## Problem to work on
Please put every line of the records below into a Markdown table with the columns Row and Line. Number the rows in order and leave out blank lines.

## Information given

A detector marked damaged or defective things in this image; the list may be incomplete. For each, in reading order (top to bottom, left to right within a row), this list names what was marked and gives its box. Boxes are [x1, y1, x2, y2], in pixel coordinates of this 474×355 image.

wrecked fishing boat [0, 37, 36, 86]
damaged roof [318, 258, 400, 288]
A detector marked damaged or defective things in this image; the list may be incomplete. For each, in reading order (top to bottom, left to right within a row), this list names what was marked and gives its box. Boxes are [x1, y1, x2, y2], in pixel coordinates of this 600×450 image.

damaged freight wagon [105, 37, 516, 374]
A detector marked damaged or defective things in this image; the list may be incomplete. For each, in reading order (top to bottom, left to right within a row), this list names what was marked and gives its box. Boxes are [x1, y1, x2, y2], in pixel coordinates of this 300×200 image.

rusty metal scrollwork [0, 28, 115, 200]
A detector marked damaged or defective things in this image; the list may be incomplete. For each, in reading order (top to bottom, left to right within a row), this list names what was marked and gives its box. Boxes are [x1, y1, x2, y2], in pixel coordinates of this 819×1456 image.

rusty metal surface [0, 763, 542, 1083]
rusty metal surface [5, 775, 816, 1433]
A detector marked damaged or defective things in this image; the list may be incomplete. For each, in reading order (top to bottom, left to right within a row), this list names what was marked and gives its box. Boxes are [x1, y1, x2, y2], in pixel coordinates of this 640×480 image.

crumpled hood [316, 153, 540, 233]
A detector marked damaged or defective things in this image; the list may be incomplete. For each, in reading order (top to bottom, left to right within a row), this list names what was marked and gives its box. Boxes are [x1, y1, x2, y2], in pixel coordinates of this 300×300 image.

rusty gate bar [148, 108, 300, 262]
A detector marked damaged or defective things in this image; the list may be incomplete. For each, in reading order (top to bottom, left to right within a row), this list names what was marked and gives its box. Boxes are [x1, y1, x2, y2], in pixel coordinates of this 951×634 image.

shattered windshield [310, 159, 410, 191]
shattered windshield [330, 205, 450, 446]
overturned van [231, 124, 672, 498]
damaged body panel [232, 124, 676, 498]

## Full solution
| Row | Line |
|---|---|
| 1 | A detector marked damaged or defective things in this image; the list may be incomplete. For each, in reading order (top to bottom, left to right within a row), this list names what was marked and gives its box. Boxes are [x1, y1, x2, y2], in pixel coordinates of this 474×355 image. |
| 2 | wrecked fishing boat [0, 37, 36, 86] |
| 3 | damaged roof [318, 258, 400, 288] |
| 4 | A detector marked damaged or defective things in this image; the list may be incomplete. For each, in reading order (top to bottom, left to right within a row), this list names what was marked and gives its box. Boxes are [x1, y1, x2, y2], in pixel coordinates of this 600×450 image. |
| 5 | damaged freight wagon [105, 37, 516, 374] |
| 6 | A detector marked damaged or defective things in this image; the list may be incomplete. For each, in reading order (top to bottom, left to right within a row), this list names what was marked and gives its box. Boxes are [x1, y1, x2, y2], in pixel coordinates of this 300×200 image. |
| 7 | rusty metal scrollwork [0, 28, 115, 200] |
| 8 | A detector marked damaged or defective things in this image; the list may be incomplete. For each, in reading order (top to bottom, left to right within a row), this list names what was marked and gives its box. Boxes are [x1, y1, x2, y2], in pixel coordinates of this 819×1456 image. |
| 9 | rusty metal surface [0, 763, 542, 1083] |
| 10 | rusty metal surface [5, 775, 816, 1433] |
| 11 | A detector marked damaged or defective things in this image; the list may be incomplete. For each, in reading order (top to bottom, left to right within a row), this list names what was marked and gives its box. Boxes are [x1, y1, x2, y2], in pixel coordinates of this 640×480 image. |
| 12 | crumpled hood [316, 153, 540, 233] |
| 13 | A detector marked damaged or defective things in this image; the list may be incomplete. For each, in reading order (top to bottom, left to right within a row), this list names what was marked and gives its box. Boxes are [x1, y1, x2, y2], in pixel coordinates of this 300×300 image. |
| 14 | rusty gate bar [148, 108, 300, 262] |
| 15 | A detector marked damaged or defective things in this image; the list may be incomplete. For each, in reading order (top to bottom, left to right within a row), this list names what was marked and gives its box. Boxes are [x1, y1, x2, y2], in pixel coordinates of this 951×634 image. |
| 16 | shattered windshield [310, 159, 410, 191] |
| 17 | shattered windshield [330, 205, 450, 446] |
| 18 | overturned van [231, 124, 672, 498] |
| 19 | damaged body panel [232, 124, 676, 498] |